Choose the block that matches your column count from Step 2:
#### Option A: Modern (11 Columns States / 10 Columns Stats)
```sql
sqlite3.exe HA_NEW.db “CREATE TABLE states (state_id INTEGER PRIMARY KEY AUTOINCREMENT, entity_id_low_id INTEGER, state VARCHAR(255), attributes_id INTEGER, last_changed_ts FLOAT, last_reported_ts FLOAT, last_updated_ts FLOAT, old_state_id INTEGER, attributes CHAR(0), context_id_bin BLOB, metadata_id INTEGER); CREATE TABLE statistics (id INTEGER PRIMARY KEY AUTOINCREMENT, created_ts FLOAT, start_ts FLOAT, mean FLOAT, min FLOAT, max FLOAT, last_reset_ts FLOAT, state FLOAT, sum FLOAT, metadata_id INTEGER);”
```
#### Option B: Hybrid (15 Columns States / 10 Columns Stats)
```sql
sqlite3.exe HA_NEW.db “CREATE TABLE states (state_id INTEGER PRIMARY KEY AUTOINCREMENT, entity_id VARCHAR(255), state VARCHAR(255), attributes TEXT, event_id INTEGER, last_changed DATETIME, last_changed_ts FLOAT, last_reported_ts FLOAT, last_updated DATETIME, last_updated_ts FLOAT, old_state_id INTEGER, attributes_id INTEGER, context_id VARCHAR(36), context_user_id VARCHAR(36), context_parent_id VARCHAR(36)); CREATE TABLE statistics (id INTEGER PRIMARY KEY AUTOINCREMENT, created_ts FLOAT, start_ts FLOAT, mean FLOAT, min FLOAT, max FLOAT, last_reset_ts FLOAT, state FLOAT, sum FLOAT, metadata_id INTEGER);”
```
#### Option C: Legacy (20 Columns States / 14 Columns Stats)
```sql
sqlite3.exe HA_NEW.db “CREATE TABLE states (state_id INTEGER PRIMARY KEY AUTOINCREMENT, entity_id CHAR(0), state VARCHAR(255), attributes CHAR(0), event_id SMALLINT, last_changed CHAR(0), last_changed_ts FLOAT, last_reported_ts FLOAT, last_updated CHAR(0), last_updated_ts FLOAT, old_state_id INTEGER, attributes_id INTEGER, context_id CHAR(0), context_user_id CHAR(0), context_parent_id CHAR(0), origin_idx SMALLINT, context_id_bin BLOB, context_user_id_bin BLOB, context_parent_id_bin BLOB, metadata_id INTEGER); CREATE TABLE statistics (id INTEGER PRIMARY KEY AUTOINCREMENT, created DATETIME, start DATETIME, mean FLOAT, min FLOAT, max FLOAT, last_reset DATETIME, state FLOAT, sum FLOAT, metadata_id INTEGER, created_ts FLOAT, start_ts FLOAT, last_reset_ts FLOAT, mean_weight FLOAT);”
```
—
### Step 4: High-Speed Data Migration
Use ATTACH and INSERT OR IGNORE to skip corrupted duplicates and leave the NULL rows behind.
```cmd
sqlite3.exe “HA_NEW.db” “ATTACH ‘HA_FIXED.db’ AS alt; BEGIN; INSERT OR IGNORE INTO states_meta SELECT * FROM alt.states_meta; INSERT OR IGNORE INTO states SELECT * FROM alt.states; INSERT OR IGNORE INTO events SELECT * FROM alt.events; INSERT OR IGNORE INTO statistics SELECT * FROM alt.statistics; INSERT OR IGNORE INTO statistics_meta SELECT * FROM alt.statistics_meta; INSERT OR IGNORE INTO statistics_short_term SELECT * FROM alt.statistics_short_term; COMMIT;”
```
—
### Step 5: Finalizing (Indexing & Vacuum)

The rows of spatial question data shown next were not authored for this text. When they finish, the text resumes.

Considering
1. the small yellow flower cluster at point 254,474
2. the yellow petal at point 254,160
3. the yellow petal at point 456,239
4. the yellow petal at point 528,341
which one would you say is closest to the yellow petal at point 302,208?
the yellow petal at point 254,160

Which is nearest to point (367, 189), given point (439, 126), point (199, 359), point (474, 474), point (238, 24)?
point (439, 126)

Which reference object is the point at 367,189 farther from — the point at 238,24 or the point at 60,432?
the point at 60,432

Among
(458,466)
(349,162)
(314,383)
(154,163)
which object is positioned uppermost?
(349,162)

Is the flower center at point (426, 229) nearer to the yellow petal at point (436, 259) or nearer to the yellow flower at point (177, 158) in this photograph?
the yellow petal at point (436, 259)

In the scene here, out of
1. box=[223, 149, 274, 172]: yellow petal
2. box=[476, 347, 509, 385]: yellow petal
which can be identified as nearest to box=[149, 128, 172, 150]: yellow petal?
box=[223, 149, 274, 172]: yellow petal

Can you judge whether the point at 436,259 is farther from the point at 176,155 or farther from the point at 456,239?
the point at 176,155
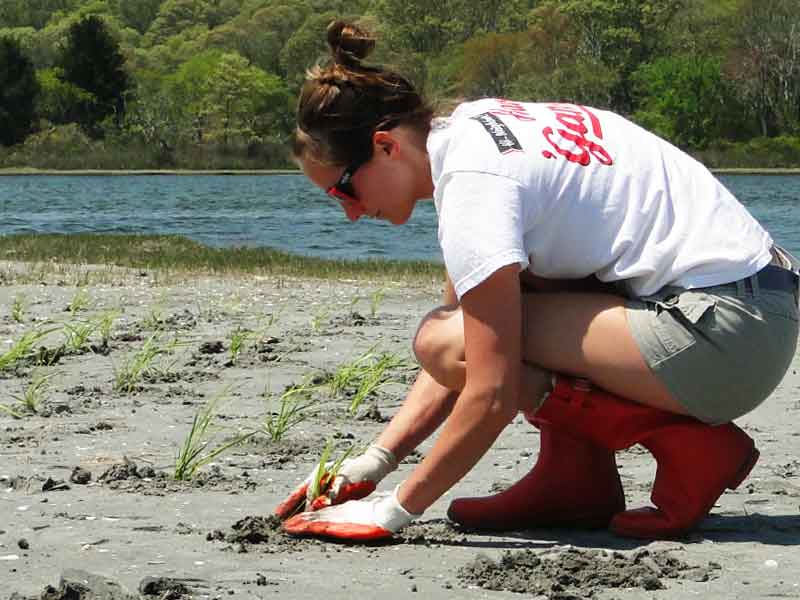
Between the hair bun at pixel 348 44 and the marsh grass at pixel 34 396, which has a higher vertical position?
the hair bun at pixel 348 44

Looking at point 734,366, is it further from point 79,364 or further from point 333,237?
point 333,237

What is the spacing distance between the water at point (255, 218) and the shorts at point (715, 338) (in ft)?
48.0

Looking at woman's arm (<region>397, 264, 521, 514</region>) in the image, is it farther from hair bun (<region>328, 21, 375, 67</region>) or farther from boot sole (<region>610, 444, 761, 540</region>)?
hair bun (<region>328, 21, 375, 67</region>)

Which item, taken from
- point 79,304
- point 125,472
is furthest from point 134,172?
point 125,472

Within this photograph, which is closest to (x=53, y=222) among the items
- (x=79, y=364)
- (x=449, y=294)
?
(x=79, y=364)

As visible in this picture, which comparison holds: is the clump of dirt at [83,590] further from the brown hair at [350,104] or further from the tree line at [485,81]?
the tree line at [485,81]

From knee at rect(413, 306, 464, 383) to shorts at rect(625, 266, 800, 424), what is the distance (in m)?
0.40

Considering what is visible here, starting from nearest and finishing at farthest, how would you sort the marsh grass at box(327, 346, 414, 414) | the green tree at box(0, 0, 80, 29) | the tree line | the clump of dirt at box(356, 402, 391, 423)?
the clump of dirt at box(356, 402, 391, 423)
the marsh grass at box(327, 346, 414, 414)
the tree line
the green tree at box(0, 0, 80, 29)

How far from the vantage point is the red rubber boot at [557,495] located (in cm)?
346

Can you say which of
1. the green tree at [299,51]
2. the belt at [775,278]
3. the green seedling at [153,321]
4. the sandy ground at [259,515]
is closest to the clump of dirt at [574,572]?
the sandy ground at [259,515]

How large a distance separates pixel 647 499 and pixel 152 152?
70.8 meters

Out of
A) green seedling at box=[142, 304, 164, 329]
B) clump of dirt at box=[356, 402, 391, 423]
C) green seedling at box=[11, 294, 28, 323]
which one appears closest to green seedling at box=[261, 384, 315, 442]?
clump of dirt at box=[356, 402, 391, 423]

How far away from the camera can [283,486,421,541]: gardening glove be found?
10.5ft

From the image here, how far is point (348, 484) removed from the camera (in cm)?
347
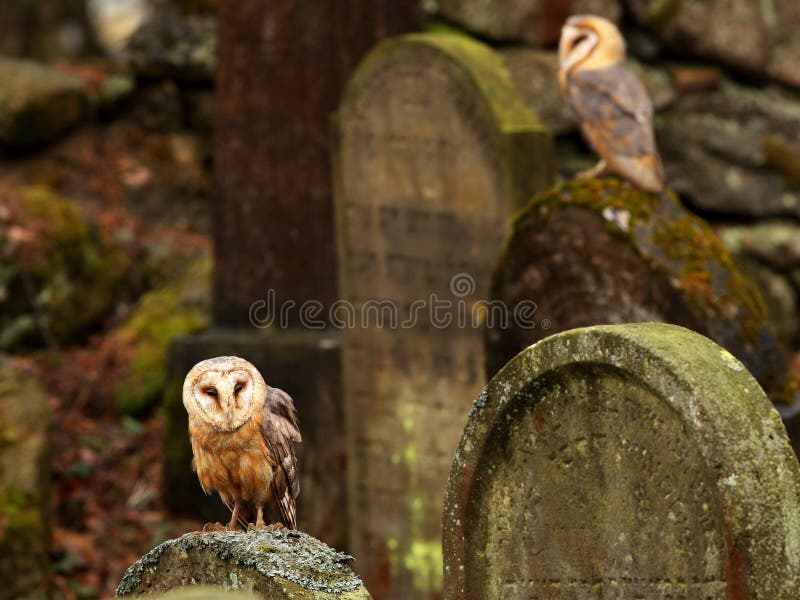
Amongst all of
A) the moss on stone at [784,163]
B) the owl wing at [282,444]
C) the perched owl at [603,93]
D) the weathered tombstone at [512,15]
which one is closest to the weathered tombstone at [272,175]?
the weathered tombstone at [512,15]

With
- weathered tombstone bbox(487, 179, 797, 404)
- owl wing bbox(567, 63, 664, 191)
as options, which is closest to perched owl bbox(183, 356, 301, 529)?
weathered tombstone bbox(487, 179, 797, 404)

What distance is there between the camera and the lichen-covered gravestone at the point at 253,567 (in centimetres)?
411

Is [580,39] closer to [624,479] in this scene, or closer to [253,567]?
[624,479]

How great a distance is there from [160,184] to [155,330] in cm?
222

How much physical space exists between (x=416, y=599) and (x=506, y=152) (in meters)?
2.54

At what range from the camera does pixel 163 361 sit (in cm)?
1043

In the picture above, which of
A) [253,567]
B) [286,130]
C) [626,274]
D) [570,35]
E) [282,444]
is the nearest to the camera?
[253,567]

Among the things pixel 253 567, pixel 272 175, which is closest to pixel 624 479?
pixel 253 567

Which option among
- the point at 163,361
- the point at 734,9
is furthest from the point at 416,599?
the point at 734,9

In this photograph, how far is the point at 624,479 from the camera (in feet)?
13.9

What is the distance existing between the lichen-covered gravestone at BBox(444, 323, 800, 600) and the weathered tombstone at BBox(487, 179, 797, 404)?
150 cm

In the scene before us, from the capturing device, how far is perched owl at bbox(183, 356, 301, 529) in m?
4.43

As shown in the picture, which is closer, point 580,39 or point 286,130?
point 580,39

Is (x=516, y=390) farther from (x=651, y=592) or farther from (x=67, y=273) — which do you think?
(x=67, y=273)
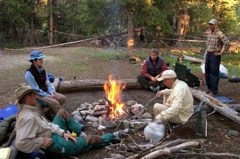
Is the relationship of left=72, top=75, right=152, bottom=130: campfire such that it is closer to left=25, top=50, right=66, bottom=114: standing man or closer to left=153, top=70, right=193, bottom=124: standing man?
left=25, top=50, right=66, bottom=114: standing man

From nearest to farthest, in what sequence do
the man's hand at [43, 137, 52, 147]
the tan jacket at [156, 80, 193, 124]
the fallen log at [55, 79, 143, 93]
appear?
1. the man's hand at [43, 137, 52, 147]
2. the tan jacket at [156, 80, 193, 124]
3. the fallen log at [55, 79, 143, 93]

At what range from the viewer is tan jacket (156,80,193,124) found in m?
4.28

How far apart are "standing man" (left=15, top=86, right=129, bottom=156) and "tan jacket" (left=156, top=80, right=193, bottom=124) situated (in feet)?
3.14

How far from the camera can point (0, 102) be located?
21.9ft

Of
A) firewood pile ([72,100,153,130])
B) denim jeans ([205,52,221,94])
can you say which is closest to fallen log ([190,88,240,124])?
denim jeans ([205,52,221,94])

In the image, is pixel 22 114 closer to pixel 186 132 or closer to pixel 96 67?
pixel 186 132

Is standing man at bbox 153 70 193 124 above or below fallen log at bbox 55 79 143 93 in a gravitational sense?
above

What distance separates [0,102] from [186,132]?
471cm

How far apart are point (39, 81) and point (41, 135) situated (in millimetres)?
1945

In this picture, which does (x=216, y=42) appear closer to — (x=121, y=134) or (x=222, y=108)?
(x=222, y=108)

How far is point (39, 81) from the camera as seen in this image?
539 cm

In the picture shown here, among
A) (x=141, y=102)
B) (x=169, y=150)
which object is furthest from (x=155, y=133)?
(x=141, y=102)

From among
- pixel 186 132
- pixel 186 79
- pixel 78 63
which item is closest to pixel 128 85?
pixel 186 79

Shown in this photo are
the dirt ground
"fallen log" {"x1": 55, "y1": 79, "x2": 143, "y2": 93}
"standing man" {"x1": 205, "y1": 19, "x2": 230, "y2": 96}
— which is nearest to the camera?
the dirt ground
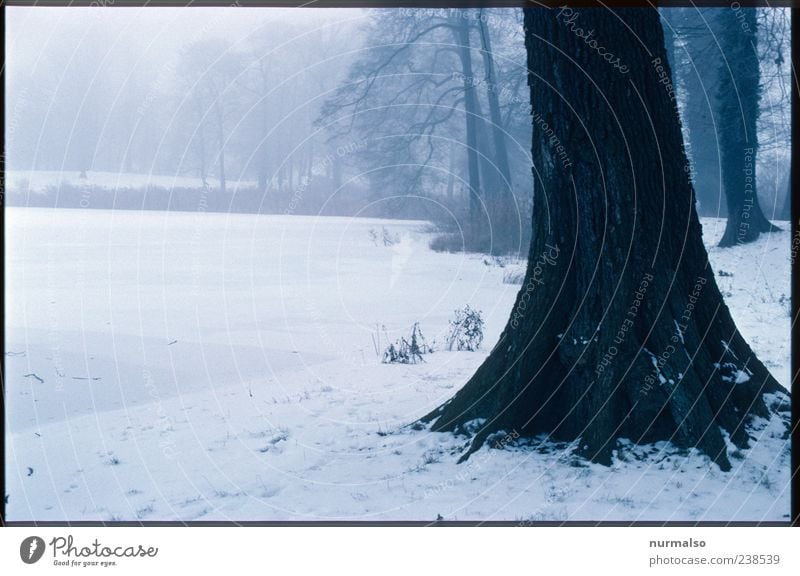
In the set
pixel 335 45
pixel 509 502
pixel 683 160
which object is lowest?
pixel 509 502

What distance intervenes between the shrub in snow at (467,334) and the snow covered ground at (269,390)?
0.19 metres

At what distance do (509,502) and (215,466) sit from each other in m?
2.01


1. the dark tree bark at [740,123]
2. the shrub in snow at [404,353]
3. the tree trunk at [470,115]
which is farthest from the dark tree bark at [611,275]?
the tree trunk at [470,115]

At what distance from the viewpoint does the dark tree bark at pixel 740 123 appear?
1452 cm

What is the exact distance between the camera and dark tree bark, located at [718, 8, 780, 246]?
14523mm

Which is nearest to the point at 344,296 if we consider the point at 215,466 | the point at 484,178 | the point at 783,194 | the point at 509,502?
the point at 215,466

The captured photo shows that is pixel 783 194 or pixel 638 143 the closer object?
pixel 638 143

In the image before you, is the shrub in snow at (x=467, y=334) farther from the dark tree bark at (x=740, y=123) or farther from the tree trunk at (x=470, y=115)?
the dark tree bark at (x=740, y=123)

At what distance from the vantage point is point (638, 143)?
5.20 metres

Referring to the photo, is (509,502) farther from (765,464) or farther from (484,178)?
(484,178)

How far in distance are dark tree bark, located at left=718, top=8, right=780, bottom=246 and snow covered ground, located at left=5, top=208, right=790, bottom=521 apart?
2879mm
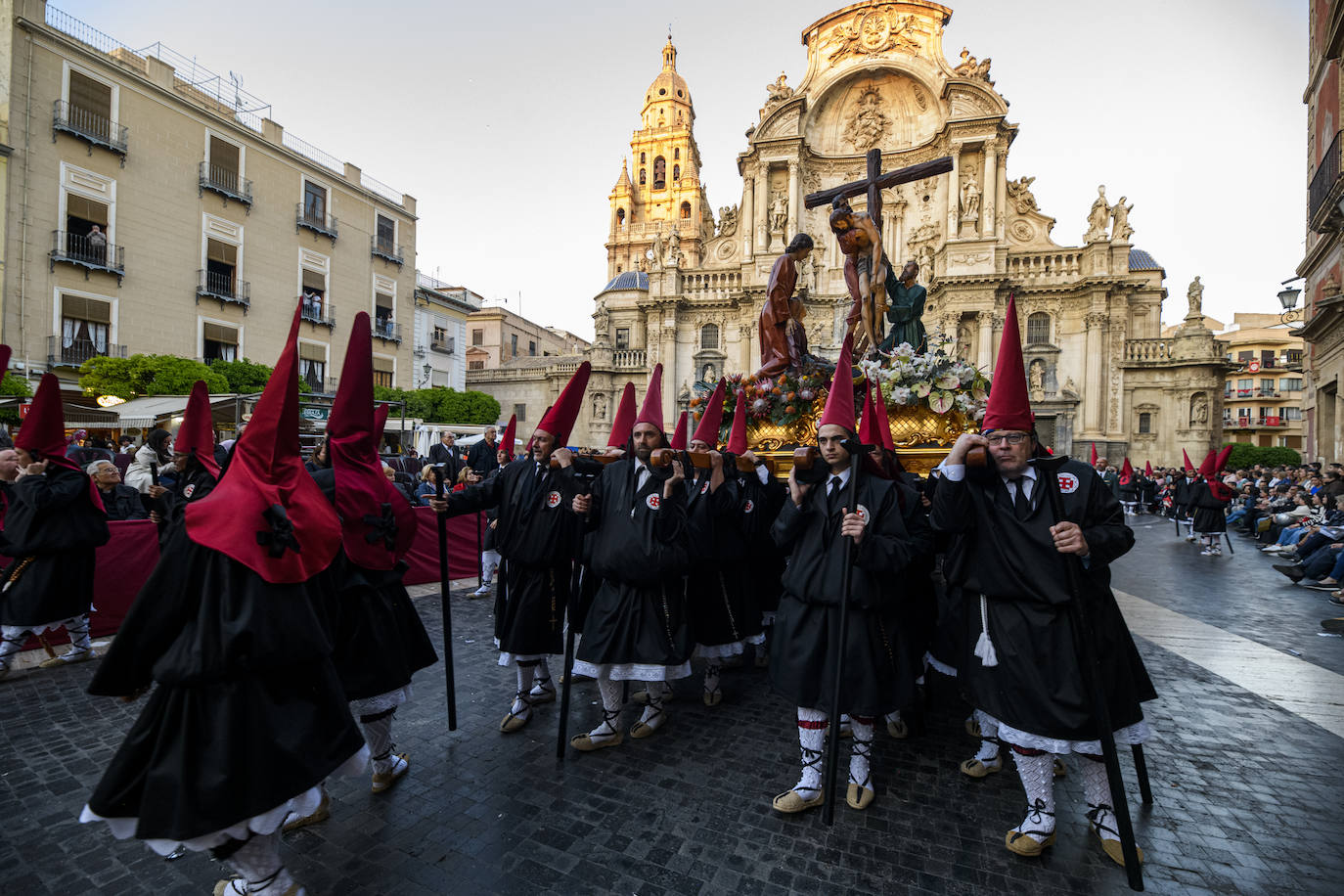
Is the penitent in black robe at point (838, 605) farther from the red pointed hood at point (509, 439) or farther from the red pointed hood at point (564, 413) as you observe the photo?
the red pointed hood at point (509, 439)

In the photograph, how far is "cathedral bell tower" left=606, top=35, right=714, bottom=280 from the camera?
6731cm

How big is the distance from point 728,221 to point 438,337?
64.6ft

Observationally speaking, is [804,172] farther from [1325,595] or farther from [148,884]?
[148,884]

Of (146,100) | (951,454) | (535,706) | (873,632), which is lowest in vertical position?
(535,706)

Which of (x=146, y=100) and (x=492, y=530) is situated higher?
(x=146, y=100)

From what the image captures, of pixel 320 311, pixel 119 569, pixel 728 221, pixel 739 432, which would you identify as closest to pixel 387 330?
pixel 320 311

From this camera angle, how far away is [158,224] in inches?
855

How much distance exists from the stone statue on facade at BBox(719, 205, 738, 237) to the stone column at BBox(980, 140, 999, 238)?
46.6ft

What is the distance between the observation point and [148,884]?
2691 mm

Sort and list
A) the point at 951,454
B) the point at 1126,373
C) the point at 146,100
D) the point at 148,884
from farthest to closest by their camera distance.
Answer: the point at 1126,373
the point at 146,100
the point at 951,454
the point at 148,884

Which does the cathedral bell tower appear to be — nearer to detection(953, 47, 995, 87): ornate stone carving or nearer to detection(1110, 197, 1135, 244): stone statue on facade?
detection(953, 47, 995, 87): ornate stone carving

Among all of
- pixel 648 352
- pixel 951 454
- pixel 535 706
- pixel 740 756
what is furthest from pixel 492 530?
pixel 648 352

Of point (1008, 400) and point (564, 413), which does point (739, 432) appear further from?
point (1008, 400)

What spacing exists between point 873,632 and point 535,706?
9.32 feet
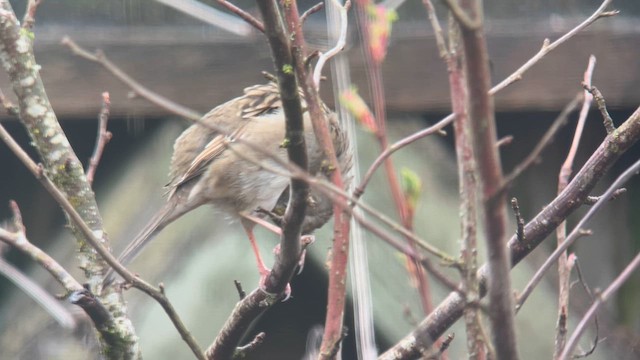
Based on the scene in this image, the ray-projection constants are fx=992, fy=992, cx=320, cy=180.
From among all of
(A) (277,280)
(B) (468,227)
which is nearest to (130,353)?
(A) (277,280)

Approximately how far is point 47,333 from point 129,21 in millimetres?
965

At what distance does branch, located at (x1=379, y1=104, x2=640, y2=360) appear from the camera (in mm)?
1870

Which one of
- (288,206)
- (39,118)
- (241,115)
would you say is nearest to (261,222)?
(241,115)

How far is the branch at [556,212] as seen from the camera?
6.14ft

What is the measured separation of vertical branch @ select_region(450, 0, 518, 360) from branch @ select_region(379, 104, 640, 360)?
2.86 ft

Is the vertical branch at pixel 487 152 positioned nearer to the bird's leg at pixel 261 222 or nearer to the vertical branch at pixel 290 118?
the vertical branch at pixel 290 118

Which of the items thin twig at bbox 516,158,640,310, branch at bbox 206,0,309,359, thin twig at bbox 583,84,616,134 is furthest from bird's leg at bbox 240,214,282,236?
thin twig at bbox 516,158,640,310

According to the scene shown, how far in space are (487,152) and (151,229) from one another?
2150mm

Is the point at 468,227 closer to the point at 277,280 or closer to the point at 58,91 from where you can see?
the point at 277,280

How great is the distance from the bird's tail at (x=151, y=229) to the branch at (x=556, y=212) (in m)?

Without indexes, the DB is useless. This step takes the longest (30-60 mins for 90M rows).
```cmd
sqlite3.exe “HA_NEW.db” “CREATE INDEX IF NOT EXISTS ix_states_last_updated_ts ON states (last_updated_ts); CREATE INDEX IF NOT EXISTS ix_states_metadata_id_last_updated_ts ON states (metadata_id, last_updated_ts); ANALYZE; VACUUM;”
```
—
### Step 6: Move Back to NUC
1. Transfer: Move HA_NEW.db to /config/home-assistant_v2.db.
2. Permissions: Run chmod 644 home-assistant_v2.db.
3. Start: Run ha core start.
### What to Expect: Auto-Migration
Upon startup, HA will detect the legacy structure and perform final optimizations. Do not interrupt!
Typical Logs:
```text
WARNING (Recorder) Adding index ix_states_context_id to table states…
WARNING (Recorder) Data migration step ‘state_context_id_as_binary’ completed
WARNING (Recorder) Data migration step ‘entity_id_post_migration’ completed
```
On a clean file, this takes minutes. On the old 60GB file, it would have caused a system hang.
### Results
* Original: 59.5 GB (Fragmented/Legacy with 213M NULLs)
* Final: 17.2 GB (Cleaned/Modernized)
* Time: ~15 min Swap + ~45 min Indexing.
Conclusion: If your DB is over 20GB and hanging: stop deleting. Start Swapping.